Removing Sequence Primers

Hello all,

I am new to MOTHUR and have just received a sequences from a MiSeq paired end run. The sequences had already been demultiplexed and had the barcode primers removed. However, the sequencing primers were not removed and I was given a file with the primers (515f and 806r) to the remove them. I am not sure how to do this.
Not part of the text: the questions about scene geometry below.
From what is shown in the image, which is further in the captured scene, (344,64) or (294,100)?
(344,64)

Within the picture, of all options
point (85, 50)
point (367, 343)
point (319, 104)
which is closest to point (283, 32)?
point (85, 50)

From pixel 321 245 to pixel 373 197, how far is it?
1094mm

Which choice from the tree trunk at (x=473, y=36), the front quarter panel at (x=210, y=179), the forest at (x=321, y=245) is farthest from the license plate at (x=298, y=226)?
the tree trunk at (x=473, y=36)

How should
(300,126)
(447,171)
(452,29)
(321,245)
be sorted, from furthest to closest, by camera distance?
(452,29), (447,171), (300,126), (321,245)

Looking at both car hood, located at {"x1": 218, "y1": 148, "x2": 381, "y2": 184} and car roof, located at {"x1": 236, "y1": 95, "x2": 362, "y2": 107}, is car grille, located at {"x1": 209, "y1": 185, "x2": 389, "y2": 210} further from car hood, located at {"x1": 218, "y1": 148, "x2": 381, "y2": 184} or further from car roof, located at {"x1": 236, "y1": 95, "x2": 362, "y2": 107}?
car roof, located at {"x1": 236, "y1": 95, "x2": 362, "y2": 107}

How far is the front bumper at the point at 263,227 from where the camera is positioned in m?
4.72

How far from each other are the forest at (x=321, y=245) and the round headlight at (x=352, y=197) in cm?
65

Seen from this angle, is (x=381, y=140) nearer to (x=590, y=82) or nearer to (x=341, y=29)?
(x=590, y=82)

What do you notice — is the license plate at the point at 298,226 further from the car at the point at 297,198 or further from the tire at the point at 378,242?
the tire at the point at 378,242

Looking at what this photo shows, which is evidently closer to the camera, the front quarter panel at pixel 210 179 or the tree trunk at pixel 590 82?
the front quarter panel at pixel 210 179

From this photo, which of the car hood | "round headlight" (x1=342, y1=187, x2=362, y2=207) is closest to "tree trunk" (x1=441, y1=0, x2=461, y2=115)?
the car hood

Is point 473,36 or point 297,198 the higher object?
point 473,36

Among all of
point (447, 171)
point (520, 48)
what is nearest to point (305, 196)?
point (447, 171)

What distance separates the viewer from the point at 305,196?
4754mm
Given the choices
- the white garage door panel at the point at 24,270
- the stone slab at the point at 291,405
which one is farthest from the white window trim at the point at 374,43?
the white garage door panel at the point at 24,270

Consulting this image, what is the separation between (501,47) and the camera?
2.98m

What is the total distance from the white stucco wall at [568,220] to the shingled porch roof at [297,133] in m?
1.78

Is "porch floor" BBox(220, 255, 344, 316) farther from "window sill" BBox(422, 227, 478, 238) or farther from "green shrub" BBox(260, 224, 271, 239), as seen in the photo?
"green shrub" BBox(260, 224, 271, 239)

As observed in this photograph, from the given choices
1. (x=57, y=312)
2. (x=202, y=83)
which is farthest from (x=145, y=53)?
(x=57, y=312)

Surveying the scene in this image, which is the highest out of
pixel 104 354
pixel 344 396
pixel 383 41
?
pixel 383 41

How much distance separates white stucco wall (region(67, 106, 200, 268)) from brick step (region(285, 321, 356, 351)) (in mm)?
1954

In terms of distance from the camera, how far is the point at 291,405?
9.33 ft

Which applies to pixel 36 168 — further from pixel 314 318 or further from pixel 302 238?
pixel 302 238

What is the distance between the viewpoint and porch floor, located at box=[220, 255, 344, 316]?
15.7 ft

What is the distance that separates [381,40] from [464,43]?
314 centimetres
I have tried using trim.seqs before and after make.contigs. When I use trim.seqs with my oligos file after make.contigs, I end up losing all of my sequences after the the filter.seqs step. When I use make.contigs followed by trim.seqs with my oligos file, Iater get a mismatch error after the unique.seqs step. I have also tried going from the make.contigs step through to the count.seqs step and then trimming the oligos but this causes MOTHUR to crash wen asked for a summary.

I’m not sure what is going on here, but any help would be greatly appreciated!

Thanks,

Jessie

1 Like

Are your sequences in separate files, two for each sample? Have you tried running this for each sample:

mothur > make.contigs(ffastq=yourForwardFileSample1, rfastq=yourReverseFIleSample1, oligos=yourOligosfile, pdiffs=2)
mothur > make.contigs(ffastq=yourForwardFileSample2, rfastq=yourReverseFIleSample2, oligos=yourOligosfile, pdiffs=2)

Then you can make a group file and merged fasta file:

mothur > make.group(fasta=yourFastaFileSample1-yourFastaFileSample2…, groups=sample1-sample2…)
mothur > merge.files(input=yourFastaFileSample1-yourFastaFileSample2…, output=merged.fasta)

You can then continue with the MISeq SOP, http://www.mothur.org/wiki/MiSeq_SOP.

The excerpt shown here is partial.